_WRITTEN PROBLEM_
Format the records from the line containing "What is the distance between" up to and including the line containing "21.7 metres" as a JSON list of strings, one string per line, omitting blank lines.

_PROVIDED MATERIAL_

___

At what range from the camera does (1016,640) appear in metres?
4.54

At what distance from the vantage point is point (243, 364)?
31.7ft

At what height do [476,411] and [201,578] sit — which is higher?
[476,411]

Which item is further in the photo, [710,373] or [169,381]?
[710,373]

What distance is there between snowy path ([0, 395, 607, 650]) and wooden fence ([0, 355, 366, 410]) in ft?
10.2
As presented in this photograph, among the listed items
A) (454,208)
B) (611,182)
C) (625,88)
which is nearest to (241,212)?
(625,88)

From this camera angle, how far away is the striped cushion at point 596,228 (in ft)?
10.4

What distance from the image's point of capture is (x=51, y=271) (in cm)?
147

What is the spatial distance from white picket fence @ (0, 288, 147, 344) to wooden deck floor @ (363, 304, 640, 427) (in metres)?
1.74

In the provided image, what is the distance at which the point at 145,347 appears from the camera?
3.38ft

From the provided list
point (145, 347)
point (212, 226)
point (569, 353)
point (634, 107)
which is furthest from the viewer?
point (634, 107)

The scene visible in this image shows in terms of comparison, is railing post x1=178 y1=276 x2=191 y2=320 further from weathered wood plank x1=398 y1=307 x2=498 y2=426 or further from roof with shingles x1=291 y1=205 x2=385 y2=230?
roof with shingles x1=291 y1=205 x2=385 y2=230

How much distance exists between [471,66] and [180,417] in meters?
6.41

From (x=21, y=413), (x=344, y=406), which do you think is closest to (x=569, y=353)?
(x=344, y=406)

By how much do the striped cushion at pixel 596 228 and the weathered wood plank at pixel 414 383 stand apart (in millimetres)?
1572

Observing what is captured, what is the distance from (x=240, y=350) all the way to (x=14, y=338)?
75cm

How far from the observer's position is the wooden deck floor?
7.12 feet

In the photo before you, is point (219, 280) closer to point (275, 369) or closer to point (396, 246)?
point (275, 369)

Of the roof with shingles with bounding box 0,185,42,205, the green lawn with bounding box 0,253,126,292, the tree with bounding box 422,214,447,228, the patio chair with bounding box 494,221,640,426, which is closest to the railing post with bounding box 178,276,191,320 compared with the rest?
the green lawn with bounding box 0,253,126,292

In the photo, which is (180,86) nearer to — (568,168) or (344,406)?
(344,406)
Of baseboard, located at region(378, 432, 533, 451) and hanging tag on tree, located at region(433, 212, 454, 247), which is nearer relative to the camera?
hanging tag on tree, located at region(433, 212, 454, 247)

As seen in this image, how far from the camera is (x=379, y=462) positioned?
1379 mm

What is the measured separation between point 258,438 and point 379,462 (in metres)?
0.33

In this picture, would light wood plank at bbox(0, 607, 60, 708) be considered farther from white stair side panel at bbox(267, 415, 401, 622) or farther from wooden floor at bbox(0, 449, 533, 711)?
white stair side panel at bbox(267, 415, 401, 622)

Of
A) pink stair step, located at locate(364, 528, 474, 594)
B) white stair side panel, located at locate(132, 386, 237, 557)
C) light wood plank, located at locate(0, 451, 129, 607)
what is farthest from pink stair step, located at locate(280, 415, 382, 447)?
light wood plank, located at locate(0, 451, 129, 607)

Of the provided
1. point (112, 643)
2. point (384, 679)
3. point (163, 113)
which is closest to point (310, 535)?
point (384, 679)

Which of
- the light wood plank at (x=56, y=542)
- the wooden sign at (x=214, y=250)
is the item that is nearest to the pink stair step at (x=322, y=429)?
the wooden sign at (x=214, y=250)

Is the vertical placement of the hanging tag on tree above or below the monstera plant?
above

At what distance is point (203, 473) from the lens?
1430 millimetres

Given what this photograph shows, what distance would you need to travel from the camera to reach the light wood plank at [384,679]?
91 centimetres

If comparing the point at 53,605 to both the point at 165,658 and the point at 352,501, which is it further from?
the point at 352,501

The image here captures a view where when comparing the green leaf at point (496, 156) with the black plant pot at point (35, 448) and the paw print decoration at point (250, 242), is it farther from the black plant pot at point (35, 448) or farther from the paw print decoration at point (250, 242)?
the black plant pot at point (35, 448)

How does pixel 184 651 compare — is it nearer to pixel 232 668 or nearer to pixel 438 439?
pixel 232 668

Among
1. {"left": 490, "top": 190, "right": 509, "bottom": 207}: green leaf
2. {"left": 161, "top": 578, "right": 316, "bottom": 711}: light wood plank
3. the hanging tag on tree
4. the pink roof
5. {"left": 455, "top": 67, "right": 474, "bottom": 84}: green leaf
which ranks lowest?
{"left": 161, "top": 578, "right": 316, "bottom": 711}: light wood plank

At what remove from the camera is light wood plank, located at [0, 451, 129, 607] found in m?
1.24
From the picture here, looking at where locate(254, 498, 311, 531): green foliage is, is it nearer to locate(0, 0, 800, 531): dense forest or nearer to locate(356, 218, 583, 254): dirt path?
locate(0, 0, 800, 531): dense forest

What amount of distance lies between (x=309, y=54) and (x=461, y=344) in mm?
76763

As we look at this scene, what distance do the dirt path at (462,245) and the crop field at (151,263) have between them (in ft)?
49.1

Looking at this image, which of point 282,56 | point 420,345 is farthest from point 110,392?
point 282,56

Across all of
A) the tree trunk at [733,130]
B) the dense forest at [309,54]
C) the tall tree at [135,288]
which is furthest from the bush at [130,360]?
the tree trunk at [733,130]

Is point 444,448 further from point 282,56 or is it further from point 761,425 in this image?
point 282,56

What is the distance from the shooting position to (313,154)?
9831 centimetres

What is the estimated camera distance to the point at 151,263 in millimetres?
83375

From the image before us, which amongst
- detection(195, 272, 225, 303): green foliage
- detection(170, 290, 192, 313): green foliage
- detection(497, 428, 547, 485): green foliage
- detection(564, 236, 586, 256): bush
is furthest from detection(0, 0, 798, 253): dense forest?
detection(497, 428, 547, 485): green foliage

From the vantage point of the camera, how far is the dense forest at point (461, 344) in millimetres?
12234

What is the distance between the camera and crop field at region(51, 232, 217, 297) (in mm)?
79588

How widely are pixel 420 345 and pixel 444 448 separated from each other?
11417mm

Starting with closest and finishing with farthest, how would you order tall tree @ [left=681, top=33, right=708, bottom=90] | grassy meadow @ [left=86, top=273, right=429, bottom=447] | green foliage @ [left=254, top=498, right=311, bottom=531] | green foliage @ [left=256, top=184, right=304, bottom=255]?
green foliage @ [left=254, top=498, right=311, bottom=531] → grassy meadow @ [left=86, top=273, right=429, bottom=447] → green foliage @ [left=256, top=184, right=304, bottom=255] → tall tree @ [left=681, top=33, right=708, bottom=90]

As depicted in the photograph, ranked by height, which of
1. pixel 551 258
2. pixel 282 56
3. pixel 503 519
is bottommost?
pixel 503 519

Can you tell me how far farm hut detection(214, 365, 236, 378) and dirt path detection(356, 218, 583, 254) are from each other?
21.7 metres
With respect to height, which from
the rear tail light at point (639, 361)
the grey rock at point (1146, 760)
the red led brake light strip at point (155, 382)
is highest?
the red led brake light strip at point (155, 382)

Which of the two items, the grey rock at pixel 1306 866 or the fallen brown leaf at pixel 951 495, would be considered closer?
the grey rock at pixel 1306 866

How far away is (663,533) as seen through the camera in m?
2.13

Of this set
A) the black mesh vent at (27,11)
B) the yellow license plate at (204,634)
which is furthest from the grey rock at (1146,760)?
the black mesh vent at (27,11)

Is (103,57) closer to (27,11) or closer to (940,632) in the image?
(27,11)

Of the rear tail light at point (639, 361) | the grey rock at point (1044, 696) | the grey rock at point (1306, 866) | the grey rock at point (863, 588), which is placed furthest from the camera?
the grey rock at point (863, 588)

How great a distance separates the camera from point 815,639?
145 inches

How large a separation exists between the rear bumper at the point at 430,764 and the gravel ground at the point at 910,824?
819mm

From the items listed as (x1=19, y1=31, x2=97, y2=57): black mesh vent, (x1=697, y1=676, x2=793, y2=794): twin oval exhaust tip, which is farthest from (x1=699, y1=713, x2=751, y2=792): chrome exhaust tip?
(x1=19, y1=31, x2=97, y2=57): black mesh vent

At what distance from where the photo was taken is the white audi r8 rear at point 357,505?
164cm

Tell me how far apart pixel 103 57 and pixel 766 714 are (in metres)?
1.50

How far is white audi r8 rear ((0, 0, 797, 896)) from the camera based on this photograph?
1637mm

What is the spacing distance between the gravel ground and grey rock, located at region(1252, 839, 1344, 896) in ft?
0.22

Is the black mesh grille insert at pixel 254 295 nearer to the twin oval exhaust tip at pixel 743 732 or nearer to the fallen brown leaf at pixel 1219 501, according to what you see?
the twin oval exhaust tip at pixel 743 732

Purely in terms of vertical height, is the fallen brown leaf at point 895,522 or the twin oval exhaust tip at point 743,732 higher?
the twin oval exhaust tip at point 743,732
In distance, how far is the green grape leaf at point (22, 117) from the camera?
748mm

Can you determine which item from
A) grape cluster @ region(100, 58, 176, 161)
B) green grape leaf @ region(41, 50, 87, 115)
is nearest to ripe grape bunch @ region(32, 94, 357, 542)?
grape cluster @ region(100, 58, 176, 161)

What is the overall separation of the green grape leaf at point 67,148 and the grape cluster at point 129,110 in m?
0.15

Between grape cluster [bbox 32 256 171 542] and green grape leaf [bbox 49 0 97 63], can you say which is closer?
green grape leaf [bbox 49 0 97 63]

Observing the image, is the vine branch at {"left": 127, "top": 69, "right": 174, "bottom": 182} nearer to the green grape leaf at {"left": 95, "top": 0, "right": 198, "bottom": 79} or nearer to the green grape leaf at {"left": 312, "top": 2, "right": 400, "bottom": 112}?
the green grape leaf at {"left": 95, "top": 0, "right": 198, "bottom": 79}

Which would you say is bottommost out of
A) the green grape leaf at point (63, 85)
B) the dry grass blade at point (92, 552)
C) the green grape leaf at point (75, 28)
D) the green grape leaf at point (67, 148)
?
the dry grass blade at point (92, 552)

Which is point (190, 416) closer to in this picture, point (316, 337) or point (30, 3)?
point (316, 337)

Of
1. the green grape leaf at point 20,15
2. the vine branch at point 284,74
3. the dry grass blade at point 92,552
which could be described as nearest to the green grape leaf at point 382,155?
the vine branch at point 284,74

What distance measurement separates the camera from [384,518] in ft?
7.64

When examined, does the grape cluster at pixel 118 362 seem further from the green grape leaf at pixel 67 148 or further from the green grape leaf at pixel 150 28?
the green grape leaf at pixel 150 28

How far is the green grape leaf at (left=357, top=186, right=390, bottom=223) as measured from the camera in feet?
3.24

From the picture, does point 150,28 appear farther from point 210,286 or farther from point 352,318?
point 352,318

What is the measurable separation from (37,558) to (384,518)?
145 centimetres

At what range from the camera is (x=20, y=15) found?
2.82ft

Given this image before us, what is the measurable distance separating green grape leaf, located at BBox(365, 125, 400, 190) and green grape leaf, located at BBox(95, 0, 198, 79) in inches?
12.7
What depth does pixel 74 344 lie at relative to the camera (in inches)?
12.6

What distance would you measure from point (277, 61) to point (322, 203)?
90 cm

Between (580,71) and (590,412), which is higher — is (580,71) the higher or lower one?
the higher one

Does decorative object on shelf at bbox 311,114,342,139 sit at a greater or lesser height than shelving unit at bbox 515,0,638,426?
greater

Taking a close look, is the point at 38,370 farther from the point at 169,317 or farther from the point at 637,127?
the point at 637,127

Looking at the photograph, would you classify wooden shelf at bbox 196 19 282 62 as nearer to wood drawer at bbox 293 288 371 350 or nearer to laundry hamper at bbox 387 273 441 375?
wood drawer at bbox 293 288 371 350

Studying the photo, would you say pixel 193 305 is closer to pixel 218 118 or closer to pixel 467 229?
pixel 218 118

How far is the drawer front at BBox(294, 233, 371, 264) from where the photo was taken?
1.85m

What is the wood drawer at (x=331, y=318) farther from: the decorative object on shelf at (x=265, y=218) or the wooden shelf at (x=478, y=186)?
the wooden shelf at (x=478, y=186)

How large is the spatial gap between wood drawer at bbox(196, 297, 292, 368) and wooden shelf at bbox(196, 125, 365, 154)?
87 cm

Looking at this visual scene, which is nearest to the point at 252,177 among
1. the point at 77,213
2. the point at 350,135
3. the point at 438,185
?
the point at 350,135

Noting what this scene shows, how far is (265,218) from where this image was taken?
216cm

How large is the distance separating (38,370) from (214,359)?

___

_COMPLETED TASK_
[
  "What is the distance between the camera and crop field at region(51, 232, 217, 297) (in mm)?",
  "79588",
  "How widely are pixel 420 345 and pixel 444 448 separated from each other?",
  "11417mm",
  "Starting with closest and finishing with farthest, how would you order tall tree @ [left=681, top=33, right=708, bottom=90] | grassy meadow @ [left=86, top=273, right=429, bottom=447] | green foliage @ [left=254, top=498, right=311, bottom=531] | green foliage @ [left=256, top=184, right=304, bottom=255]?",
  "green foliage @ [left=254, top=498, right=311, bottom=531] → grassy meadow @ [left=86, top=273, right=429, bottom=447] → green foliage @ [left=256, top=184, right=304, bottom=255] → tall tree @ [left=681, top=33, right=708, bottom=90]",
  "As depicted in the photograph, ranked by height, which of",
  "1. pixel 551 258",
  "2. pixel 282 56",
  "3. pixel 503 519",
  "is bottommost?",
  "pixel 503 519",
  "Can you tell me how far farm hut detection(214, 365, 236, 378) and dirt path detection(356, 218, 583, 254) are from each other?",
  "21.7 metres"
]